◆ EXERCISE TASK
Continue the article about the prosecution's case against Parker, picking up after its final sentence.

— begin ARTICLE —

Prosecutors described a pattern of repeated warnings that the child had a gun. Special prosecutor Josh Jenkins told the jury that several school employees told Parker they believed the student had a gun, but that Parker responded in a way prosecutors characterized as inaction.
Jenkins said Parker did not follow steps he argued crisis procedures required in light of the warnings. Jenkins told jurors that Parker did not remove the child from the classroom, separate him from other students, or direct staff to call police. He also argued that Parker did not even leave her office desk, describing the warnings as “warning after warning after warning” and saying Parker “did nothing.”
Before the shooting, Jenkins said, school employees told Parker they believed the child had a gun in his backpack and that Parker was told the child’s mother would be arriving soon to pick him up. Jenkins said the jury would hear that a school counselor sought permission to search the child, but that Parker denied the request because searches could be conducted only by an administrator or a security officer.

— end ARTICLE —
— begin MATERIAL —

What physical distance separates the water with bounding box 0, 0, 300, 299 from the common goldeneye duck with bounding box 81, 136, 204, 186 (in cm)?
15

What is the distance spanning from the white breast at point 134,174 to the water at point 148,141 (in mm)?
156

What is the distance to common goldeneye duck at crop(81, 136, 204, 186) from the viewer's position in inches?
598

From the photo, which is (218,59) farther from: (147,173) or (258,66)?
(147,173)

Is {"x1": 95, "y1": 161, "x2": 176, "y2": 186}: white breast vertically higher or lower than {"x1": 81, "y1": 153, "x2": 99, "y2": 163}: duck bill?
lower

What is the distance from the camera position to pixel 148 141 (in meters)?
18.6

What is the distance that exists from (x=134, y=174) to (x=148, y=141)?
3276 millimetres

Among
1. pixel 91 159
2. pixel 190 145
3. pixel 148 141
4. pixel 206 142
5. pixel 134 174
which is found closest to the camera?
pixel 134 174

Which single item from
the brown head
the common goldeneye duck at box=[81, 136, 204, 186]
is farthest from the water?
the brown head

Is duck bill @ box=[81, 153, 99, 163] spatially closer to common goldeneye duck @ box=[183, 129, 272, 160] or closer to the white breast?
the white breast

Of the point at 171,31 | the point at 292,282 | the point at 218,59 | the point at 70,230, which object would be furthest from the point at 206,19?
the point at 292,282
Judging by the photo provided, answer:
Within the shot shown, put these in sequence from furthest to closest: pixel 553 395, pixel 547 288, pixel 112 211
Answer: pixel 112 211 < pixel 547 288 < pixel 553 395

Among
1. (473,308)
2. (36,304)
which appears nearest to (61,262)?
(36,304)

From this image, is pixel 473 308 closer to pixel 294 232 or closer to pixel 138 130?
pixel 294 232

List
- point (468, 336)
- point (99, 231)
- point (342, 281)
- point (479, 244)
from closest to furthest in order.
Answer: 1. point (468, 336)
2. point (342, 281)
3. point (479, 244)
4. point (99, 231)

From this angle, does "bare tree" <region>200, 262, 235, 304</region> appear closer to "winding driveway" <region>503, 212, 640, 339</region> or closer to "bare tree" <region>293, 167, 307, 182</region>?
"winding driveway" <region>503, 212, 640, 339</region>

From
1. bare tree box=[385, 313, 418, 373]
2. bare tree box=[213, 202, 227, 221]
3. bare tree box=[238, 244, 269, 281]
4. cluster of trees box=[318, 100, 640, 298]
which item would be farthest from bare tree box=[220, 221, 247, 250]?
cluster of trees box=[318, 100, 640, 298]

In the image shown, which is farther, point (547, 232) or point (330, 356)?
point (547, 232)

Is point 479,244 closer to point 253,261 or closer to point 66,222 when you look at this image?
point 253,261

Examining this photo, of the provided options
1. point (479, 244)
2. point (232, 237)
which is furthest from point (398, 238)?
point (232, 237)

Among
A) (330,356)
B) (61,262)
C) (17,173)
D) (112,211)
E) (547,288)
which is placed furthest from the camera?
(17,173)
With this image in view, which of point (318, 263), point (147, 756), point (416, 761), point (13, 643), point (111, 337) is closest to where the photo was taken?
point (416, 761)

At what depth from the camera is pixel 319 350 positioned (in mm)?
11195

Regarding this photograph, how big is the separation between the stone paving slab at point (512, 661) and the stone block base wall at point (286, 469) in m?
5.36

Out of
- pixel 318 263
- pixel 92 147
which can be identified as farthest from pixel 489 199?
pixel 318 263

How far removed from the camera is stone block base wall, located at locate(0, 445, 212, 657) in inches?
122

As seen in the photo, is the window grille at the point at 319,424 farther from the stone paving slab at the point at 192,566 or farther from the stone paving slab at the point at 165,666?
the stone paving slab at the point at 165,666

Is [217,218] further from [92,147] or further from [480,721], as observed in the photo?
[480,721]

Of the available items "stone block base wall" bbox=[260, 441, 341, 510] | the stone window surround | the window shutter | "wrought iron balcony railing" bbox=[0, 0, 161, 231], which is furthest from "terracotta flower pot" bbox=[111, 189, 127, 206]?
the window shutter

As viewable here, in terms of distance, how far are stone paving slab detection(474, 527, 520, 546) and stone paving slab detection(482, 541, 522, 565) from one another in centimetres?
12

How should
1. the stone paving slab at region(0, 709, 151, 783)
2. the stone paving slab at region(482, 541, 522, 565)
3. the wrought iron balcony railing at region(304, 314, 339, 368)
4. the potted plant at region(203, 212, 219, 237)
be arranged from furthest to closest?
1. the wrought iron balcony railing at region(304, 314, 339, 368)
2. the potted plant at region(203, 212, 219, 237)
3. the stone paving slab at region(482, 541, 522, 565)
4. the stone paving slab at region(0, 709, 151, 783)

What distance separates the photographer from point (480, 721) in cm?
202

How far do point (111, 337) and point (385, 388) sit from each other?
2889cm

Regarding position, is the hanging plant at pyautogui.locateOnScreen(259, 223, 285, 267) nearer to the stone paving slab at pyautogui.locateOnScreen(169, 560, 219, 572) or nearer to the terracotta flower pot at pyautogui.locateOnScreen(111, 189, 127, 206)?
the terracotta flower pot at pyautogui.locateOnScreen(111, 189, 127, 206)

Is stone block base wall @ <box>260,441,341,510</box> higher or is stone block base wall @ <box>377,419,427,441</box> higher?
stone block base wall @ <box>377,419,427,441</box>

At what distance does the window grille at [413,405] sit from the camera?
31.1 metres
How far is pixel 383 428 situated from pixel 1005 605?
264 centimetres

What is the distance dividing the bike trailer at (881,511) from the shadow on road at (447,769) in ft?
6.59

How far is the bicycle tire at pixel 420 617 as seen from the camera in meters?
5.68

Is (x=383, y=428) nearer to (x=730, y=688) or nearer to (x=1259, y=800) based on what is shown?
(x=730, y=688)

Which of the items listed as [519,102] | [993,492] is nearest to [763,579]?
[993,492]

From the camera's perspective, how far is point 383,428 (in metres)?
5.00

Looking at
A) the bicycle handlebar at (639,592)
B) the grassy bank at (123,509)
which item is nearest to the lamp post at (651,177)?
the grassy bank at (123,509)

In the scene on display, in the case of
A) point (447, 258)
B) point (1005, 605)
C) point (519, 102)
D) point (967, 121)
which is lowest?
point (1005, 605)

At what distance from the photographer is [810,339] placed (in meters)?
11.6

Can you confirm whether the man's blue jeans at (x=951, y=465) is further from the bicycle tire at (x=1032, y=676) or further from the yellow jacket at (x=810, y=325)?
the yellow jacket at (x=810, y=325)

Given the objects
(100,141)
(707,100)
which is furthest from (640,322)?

— end MATERIAL —

◆ WRITTEN REPLY
The prosecution said the security officer was away at another school, leaving Parker and the principal with authority to act. Jenkins said the principal knew nothing because Parker did not tell her about the threat, and he told jurors that only one person had both the authority and the knowledge of the ongoing crisis.
Parker’s attorney, Curtis Rogers, used opening statements to challenge the prosecution’s allocation of responsibility. Rogers argued that if teachers believed a gun was present, they should have taken action themselves, including separating students. Rogers said each teacher in the classroom had authority to move classmates, and he argued that responsibility should not rest solely on Parker.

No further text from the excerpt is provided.